Все относительно, конечно. Асконсет оказывал на родителей гнетущее действие – здесь было уныло и мрачно. Великая депрессия никого не щадила. Отец и мать сидели у радиоприемника в ожидании плохих вестей и просматривали газеты. Банки закрывались один за другим. Многие наши нью-йоркские друзья разорились, безработица росла с каждым днем. Для бездомных строили целые деревни из бараков. Передвижные кухни стали неотъемлемым атрибутом городских улиц.
Рузвельт провозгласил новый курс на экономические реформы, но мои родители в страхе ожидали прихода бури, которая свирепствовала на побережье. И хотя Асконсет она не затронула, мы сажали деревья и кустарники, чтобы предотвратить распыление почвы, и даже после того как экономика страны пошла в гору, мои родные продолжали жить в постоянном страхе перед повторением Великой депрессии.
Брэд стал жертвой этого страха. Когда ему исполнилось шестнадцать, он ушел из дому, бросив школу, и устроился на работу в строительное управление. Он строил мосты, рыл туннели и посылал деньги домой. Но отцу это вряд ли служило утешением: он мечтал, чтобы сын выучился и приобрел престижную профессию, которая была бы востребована в недалеком будущем. Лишившись Брэда, мы потеряли в хозяйстве одного из самых хороших работников. А я потеряла лучшего друга. И Карл тоже. После ухода Брэда мы еще больше привязались друг к другу. Казалось бы, разница между детьми в четыре года весьма ощутима: разные школы, разные компании. Но тогда мы по-прежнему все делали вместе.
Натали умолкла и улыбнулась.
Оливия, сидя в кресле, делала пометки в блокноте. Ей тоже хотелось вместе с Натали перенестись в то время, и она спросила:
– А чем вы занимались?
– Мы вместе ходили в школу.
– Ездили туда на автобусе?
– О нет, – усмехнулась Натали, – автобусов не было. Ходили пешком.
– И далеко было до школы?
– Три мили. По дороге мы собирали всех наших друзей с окрестных ферм. Карл шел впереди, как Крысолов из сказки. Он был выше всех остальных и, хотя не отличался разговорчивостью, обладал… – она задумалась, подыскивая слово, – обладал харизмой. Карл никогда не искал внимания окружающих, но люди тянулись к нему. Вот вам классический случай – наименее общительный становится душой общества.

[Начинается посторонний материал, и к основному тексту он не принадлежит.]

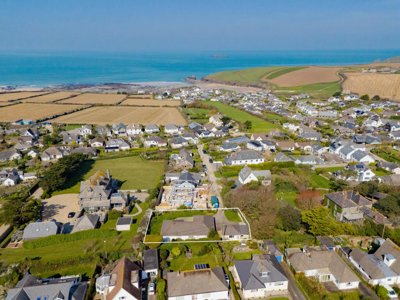 Property on Dobbin Close, PL28 8QS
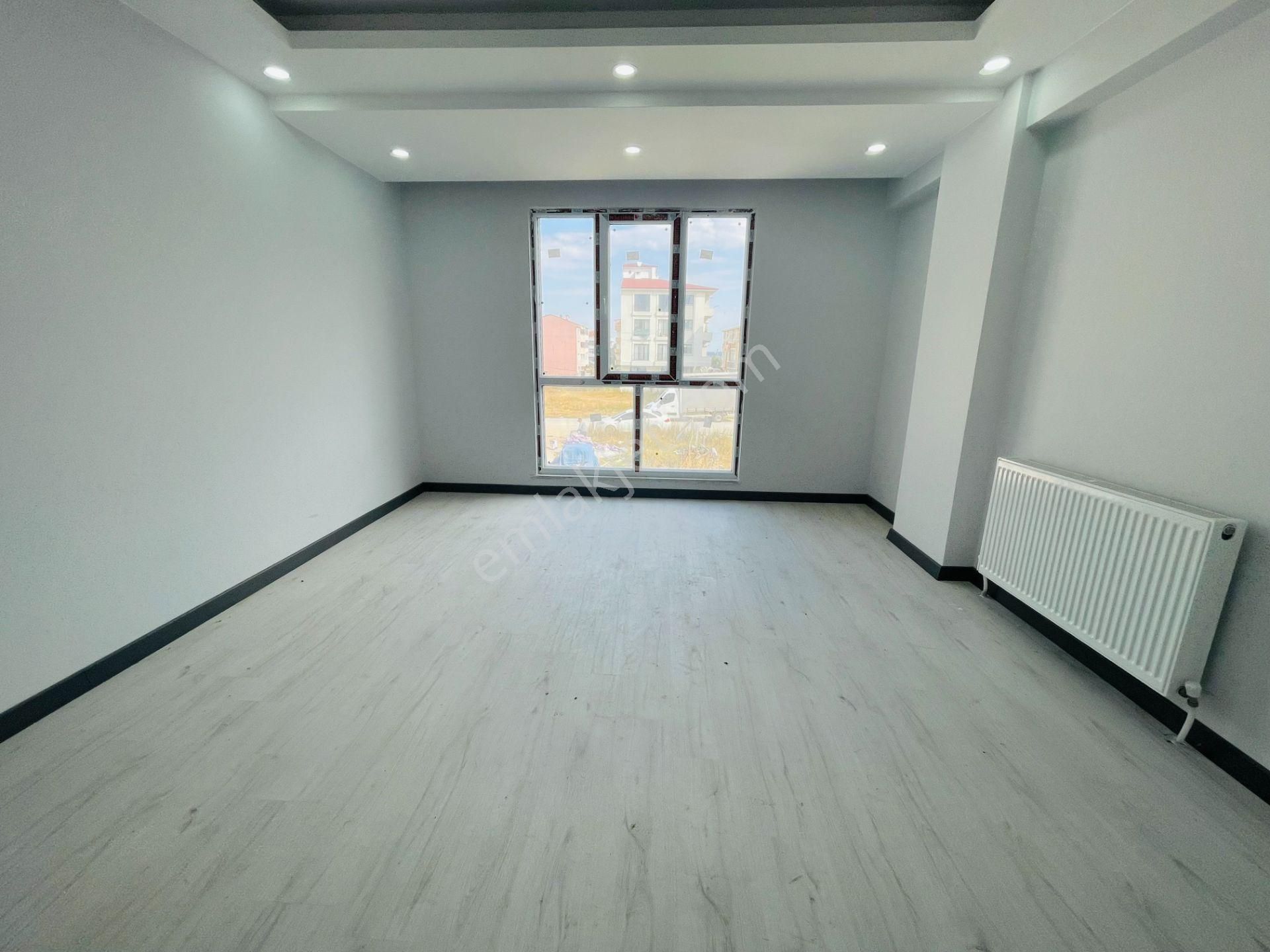 Güven'den Kapaklı'da Caddeye,okullara Yakın İskanlı 2+1 Daire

Когда Карл проходил мимо, на него оглядывались и замечали нас с Брэдом, его верных спутников. Благодаря ему дети приняли нас в свою компанию.
Оливия невольно улыбнулась, представляя себе их ежедневный поход в школу.
– Вы так точно нарисовали эту картину.
– Точно?
– И с юмором.
– Три мили под дождем – тут уж не до веселья.